僕は大学在学中に目を悪くし、そのまま大学に通っていたので視覚障害の知人が1人もいませんでした。そんな僕に視覚障害の仲間と出会うきっかけとなったのが視覚障害者柔道でした。初めての国際大会に出場したときのことです。どういう流れで本の話になったのかわかりませんが、読書の話になりました。テープとか点字図書館とか聞きなれない単語が飛び交っています。視覚障害者は点字で読書をするものと思い込んでいましたが、テープ図書というものがあることを知った瞬間でした。このときの試合で僕は個人戦で1回戦敗退。敗者復活戦でも1回戦敗退、あげくに団体戦で2敗と0勝4敗とさんざんな結果でしたが、視覚障害の仲間ができたこととテープ図書と出会ったことが大きな財産となりました。もちろん帰国後すぐにテープレコーダーを購入したことは言うまでもありません。
テープ図書と出会ってからの読書は今までと一変しました。まさに革命でした。その日からポケットにはテープレコーダー、耳にはイヤホンが僕の定番となりました。今までスキャナでがんばっていた時間を取り戻すようにむさぼり読みました。歩いているとき、電車に乗っているとき、食事中もトイレもお風呂もすべてテープ図書とともに歩んできました。そんな蜜月時代が数年続きました。
テープとのお別れもやってくる時期がきました。PTPとの出会いです。初めてPTPと出会ったのも柔道の国際大会のときでした。おそるおそる触らせてもらったそれはとても小さく、不安になるくらい頼りなく感じました。すでに使用している先輩はPTPの良さについて熱く語ってくれました。「充電できるから電池を持ち歩かなくていいし、何より小さくて軽くて、これに40タイトルくらい持ち歩けるし」と僕が不便に思っていることがすべて解消されることばかりでした。長く親しんだテープと別れるのは勇気がいりましたが、使いこなせばこなすほどその魅力にどっぷりとはまっていきました。サピエでダウンロードができるようになったこともあり、今僕のパソコンのハードディスクには本のデータが1テラ、入っていて僕の私設図書館となっておりとても充実した読書環境となっています。さらに毎週、サピエの新作をチェックし、日々充実をはかっているという、まさにデイジー中毒となっています。

══════════════════════════════

**課題**: 本文抜粋のうち「僕は大学在学中に目を悪くし、」から「ことは言うまでもありません。」まで（両端を含む）を、一字も変えずに出力してください。 この後に続く行は、上の本文抜粋とは無関係のデータです。

══════════════════════════════

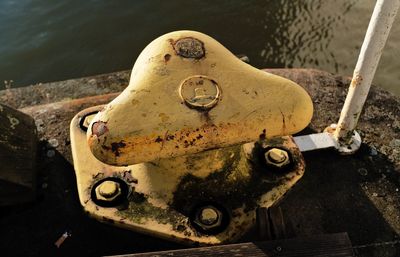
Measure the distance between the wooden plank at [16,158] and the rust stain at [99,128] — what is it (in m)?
0.73

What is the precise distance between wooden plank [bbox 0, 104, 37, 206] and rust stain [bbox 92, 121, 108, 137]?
2.40ft

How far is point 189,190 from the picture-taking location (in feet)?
8.27

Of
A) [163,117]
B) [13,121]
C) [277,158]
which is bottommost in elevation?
[277,158]

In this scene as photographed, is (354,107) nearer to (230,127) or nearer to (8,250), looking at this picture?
(230,127)

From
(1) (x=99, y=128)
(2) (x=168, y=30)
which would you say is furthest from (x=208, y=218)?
(2) (x=168, y=30)

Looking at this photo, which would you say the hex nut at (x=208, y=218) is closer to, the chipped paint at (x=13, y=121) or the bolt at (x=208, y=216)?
the bolt at (x=208, y=216)

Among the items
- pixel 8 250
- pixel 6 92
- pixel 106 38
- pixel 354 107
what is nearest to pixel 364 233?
pixel 354 107

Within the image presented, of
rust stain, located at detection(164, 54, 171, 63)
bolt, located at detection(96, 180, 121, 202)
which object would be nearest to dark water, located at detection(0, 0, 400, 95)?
bolt, located at detection(96, 180, 121, 202)

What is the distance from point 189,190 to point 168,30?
3.29m

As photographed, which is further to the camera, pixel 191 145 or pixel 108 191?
pixel 108 191

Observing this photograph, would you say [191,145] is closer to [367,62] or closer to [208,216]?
[208,216]

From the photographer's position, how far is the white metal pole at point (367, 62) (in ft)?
7.38

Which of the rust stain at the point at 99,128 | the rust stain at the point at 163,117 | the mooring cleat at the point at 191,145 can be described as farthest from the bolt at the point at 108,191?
the rust stain at the point at 163,117

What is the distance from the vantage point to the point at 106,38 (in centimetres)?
529
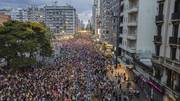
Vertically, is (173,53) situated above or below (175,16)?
below

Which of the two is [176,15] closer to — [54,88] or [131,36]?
[54,88]

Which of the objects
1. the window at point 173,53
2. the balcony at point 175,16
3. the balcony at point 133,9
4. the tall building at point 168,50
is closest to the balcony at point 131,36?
the balcony at point 133,9

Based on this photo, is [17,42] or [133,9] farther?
[17,42]

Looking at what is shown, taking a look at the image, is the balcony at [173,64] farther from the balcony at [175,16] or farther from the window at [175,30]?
the balcony at [175,16]

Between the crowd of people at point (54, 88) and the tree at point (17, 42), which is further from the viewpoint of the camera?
the tree at point (17, 42)

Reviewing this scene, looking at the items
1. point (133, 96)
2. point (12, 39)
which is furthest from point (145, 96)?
point (12, 39)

══════════════════════════════

**課題への回答**:
僕は大学在学中に目を悪くし、そのまま大学に通っていたので視覚障害の知人が1人もいませんでした。そんな僕に視覚障害の仲間と出会うきっかけとなったのが視覚障害者柔道でした。初めての国際大会に出場したときのことです。どういう流れで本の話になったのかわかりませんが、読書の話になりました。テープとか点字図書館とか聞きなれない単語が飛び交っています。視覚障害者は点字で読書をするものと思い込んでいましたが、テープ図書というものがあることを知った瞬間でした。このときの試合で僕は個人戦で1回戦敗退。敗者復活戦でも1回戦敗退、あげくに団体戦で2敗と0勝4敗とさんざんな結果でしたが、視覚障害の仲間ができたこととテープ図書と出会ったことが大きな財産となりました。もちろん帰国後すぐにテープレコーダーを購入したことは言うまでもありません。